▶

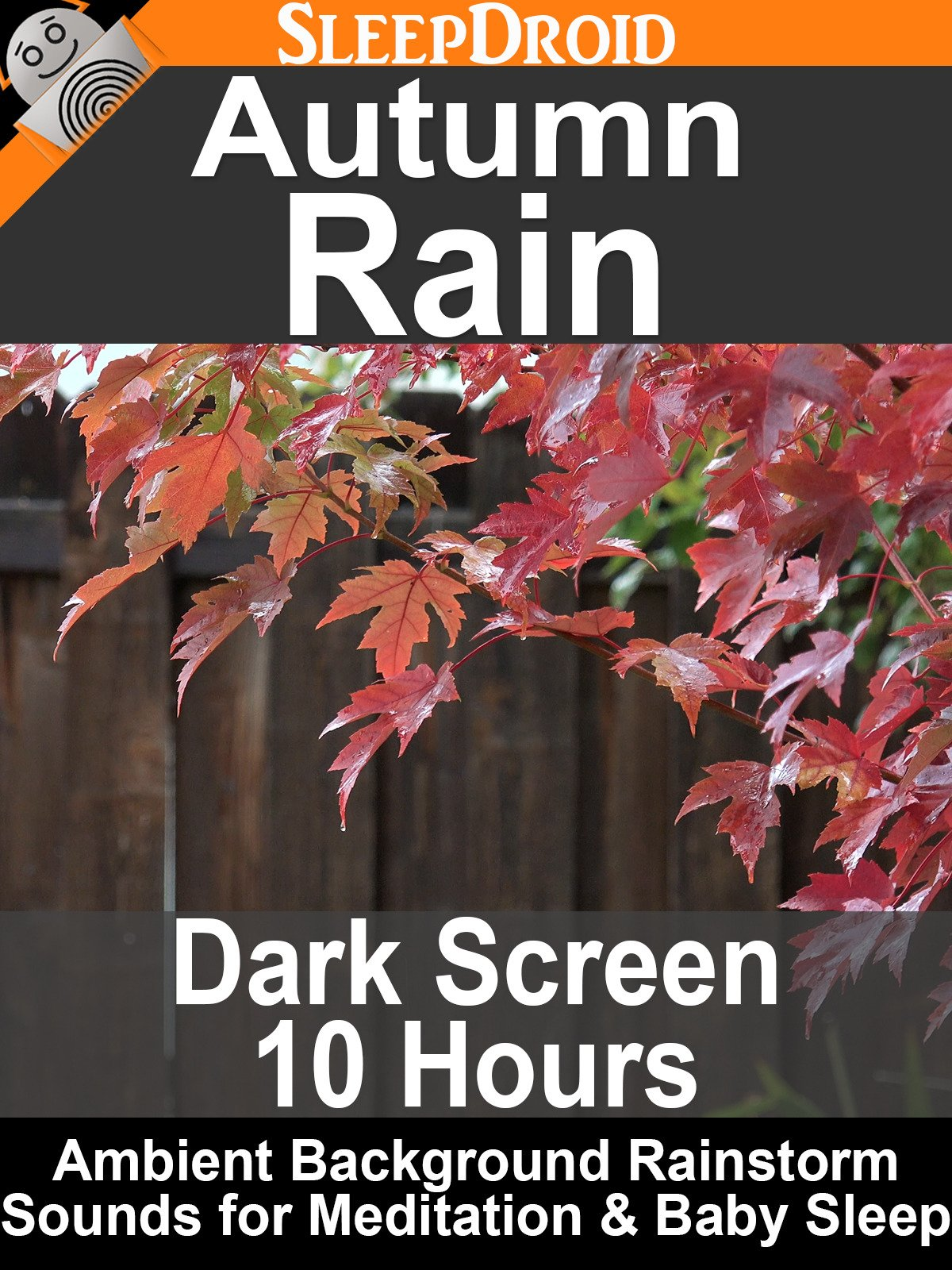 Autumn Rain, Dark Screen 10 Hours: Ambient Background Rainstorm Sounds for Meditation & Baby Sleep
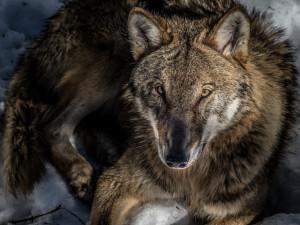 Myslivci chtějí, aby vlk přestal být přísně chráněné zvíře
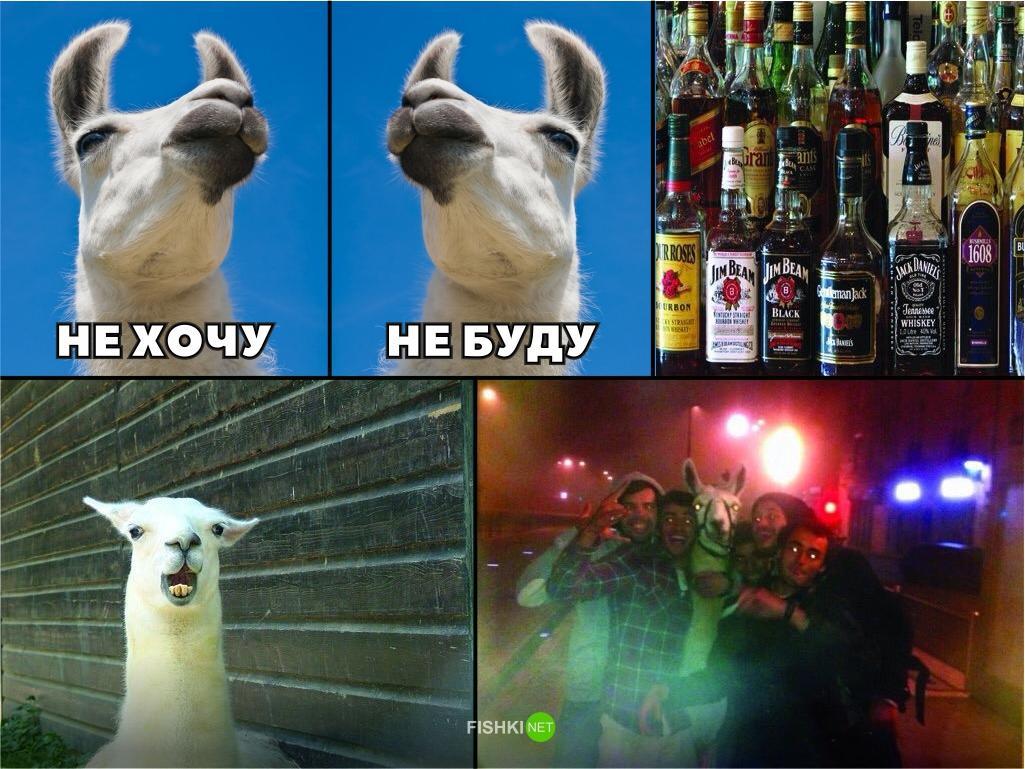 Алкоголь веселые картинки, днем рождения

◀

* [Instructions to follow]: Everything from the line containing "Myslivci chtějí, aby" through the last line of the listing above must be output exactly, except the pictures.

* [Answer space]:
 Myslivci chtějí, aby vlk přestal být přísně chráněné zvíře
 Алкоголь веселые картинки, днем рождения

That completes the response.